To avoid this, it is recommended to use Blackhole::consume method which forces JVM to really execute every iteration inside benchmark.
It is also important to be sure that the benchmark method returns something.
A Blackhole class offers also a method for CPU state change/refresh (Blackhole::consumeCPU).
So how particularly should this benchmark look like?
int doSomeCalculations(int x) { return 2*x; } @Benchmark public int noDeadCodeEliminationBenchmarkExample(Blackhole hole) { int result; for(int x = 0; x < 100; ++x) { result = doSomeCalculations(x); hole.consume(result); } return result; }
If you are curious what happens in Blackhole::consume method, you can see it right here:
Benchmark class:
package com.goyello; import org.openjdk.jmh.annotations.*; import java.util.concurrent.TimeUnit; import java.util.Random; @BenchmarkMode(Mode.AverageTime) @OutputTimeUnit(TimeUnit.NANOSECONDS) @State(Scope.Thread) public class DecToBinBenchmark { @State(Scope.Benchmark) public static class Data { Integer testValue; public Data() { this.testValue = new Random().nextInt(); } } @Warmup(iterations = 10) @Measurement(iterations = 10) @Benchmark public String decToBinSDKWay(Data data) { return Integer.toBinaryString(data.testValue); } @Warmup(iterations = 10) @Measurement(iterations = 10) @Benchmark public String decToBinBitwiseWay(Data data) { char[] bin = new char[32]; for(int i = 31; i > -1; --i) { bin[i] = (char) ((data.testValue&1)+48); data.testValue >>= 1; } return new String(bin); } } > java -jar benchmark-1.0.jar # JMH 1.17.5 (released 23 days ago) # VM version: JDK 1.8.0_92, VM 25.92-b14 # VM invoker: C:\Program Files\Java\jre1.8.0_92\bin\java.exe # VM options: <none> # Warmup: 5 iterations, 1 s each # Measurement: 5 iterations, 1 s each # Timeout: 10 min per iteration # Threads: 1 thread, will synchronize iterations # Benchmark mode: Average time, time/op # Benchmark: com.goyello.DecToBinBenchmark.decToBinBitwiseWay
And the results:
# Run complete.

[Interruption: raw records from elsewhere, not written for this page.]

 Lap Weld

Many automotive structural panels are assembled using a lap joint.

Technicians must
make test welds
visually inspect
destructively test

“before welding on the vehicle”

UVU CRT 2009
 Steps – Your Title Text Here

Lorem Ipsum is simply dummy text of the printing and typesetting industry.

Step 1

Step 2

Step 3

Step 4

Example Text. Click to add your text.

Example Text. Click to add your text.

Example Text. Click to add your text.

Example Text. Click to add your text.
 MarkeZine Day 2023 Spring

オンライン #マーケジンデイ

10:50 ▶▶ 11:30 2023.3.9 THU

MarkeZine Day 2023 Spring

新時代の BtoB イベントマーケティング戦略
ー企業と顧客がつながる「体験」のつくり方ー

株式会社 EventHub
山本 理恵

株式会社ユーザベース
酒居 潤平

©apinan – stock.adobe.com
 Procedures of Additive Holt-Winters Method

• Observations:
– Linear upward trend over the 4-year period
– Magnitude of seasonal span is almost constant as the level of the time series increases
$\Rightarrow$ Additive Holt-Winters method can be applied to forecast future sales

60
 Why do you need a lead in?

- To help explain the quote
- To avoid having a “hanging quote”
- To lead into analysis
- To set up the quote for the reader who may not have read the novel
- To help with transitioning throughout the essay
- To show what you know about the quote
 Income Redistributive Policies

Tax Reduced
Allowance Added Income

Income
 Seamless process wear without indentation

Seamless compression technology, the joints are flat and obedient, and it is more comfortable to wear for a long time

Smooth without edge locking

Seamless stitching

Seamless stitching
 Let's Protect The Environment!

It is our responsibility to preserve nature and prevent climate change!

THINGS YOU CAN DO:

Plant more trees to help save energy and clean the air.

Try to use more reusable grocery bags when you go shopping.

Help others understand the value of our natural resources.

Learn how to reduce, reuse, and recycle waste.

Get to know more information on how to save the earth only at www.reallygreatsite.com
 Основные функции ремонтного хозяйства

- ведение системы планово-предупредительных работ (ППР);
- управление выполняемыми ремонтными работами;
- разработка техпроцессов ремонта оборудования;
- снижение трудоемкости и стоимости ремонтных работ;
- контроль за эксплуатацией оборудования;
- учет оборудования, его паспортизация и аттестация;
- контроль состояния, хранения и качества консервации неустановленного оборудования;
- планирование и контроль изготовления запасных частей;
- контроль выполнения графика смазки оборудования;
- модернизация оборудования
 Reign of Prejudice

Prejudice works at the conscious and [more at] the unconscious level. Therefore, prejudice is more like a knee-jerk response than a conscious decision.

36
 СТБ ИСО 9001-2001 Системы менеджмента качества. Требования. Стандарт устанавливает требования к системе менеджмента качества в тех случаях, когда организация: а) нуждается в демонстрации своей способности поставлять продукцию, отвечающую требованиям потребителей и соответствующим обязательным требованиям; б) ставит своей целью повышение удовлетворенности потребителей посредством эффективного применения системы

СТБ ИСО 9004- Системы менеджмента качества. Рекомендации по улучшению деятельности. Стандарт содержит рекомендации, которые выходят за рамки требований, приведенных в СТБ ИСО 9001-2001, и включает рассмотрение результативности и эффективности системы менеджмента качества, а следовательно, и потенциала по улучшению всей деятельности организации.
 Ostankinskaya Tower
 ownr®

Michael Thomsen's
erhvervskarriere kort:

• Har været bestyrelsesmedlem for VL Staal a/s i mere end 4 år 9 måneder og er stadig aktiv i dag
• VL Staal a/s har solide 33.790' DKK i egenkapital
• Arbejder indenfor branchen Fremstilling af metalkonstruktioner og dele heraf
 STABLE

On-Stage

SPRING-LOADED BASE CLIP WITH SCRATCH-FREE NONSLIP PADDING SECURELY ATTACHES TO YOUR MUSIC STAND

Total time: 00:03:29 Benchmark Mode Cnt Score Error Units DecToBinBenchmark.decToBinBitwiseWay avgt 50 58,140 ? 4,748 ns/op DecToBinBenchmark.decToBinSDKWay avgt 50 74,641 ? 6,310 ns/op
Results analysis
Score
Average (in this case) time needed for a single iteration to execute code in units configured by @OutputTimeUnit, shown in the last column.
Error
Maximum deviation in benchmarks
Comments
It is best to leave your PC alone during benchmark tests.
- No Spotify
- No YouTube
- No project deployment
- No StackOverflow
- No Reddit
- No Hackerrank challenges
- And so on…
I think 5 iterations for warmup and for measurements while testing complex code are not enough. By default, it is 20, but with 4-5 benchmarks (and more) it can take hours.
It is all about the balance (i.e. if you see that error ratio is significant, try increasing the amount of warmup iterations). Although it is possible, I do not think we should go below 10 iterations in more complex cases than my example class, just for the sake of results.
If you are working on a laptop, keep in mind to set it into the max performance mode.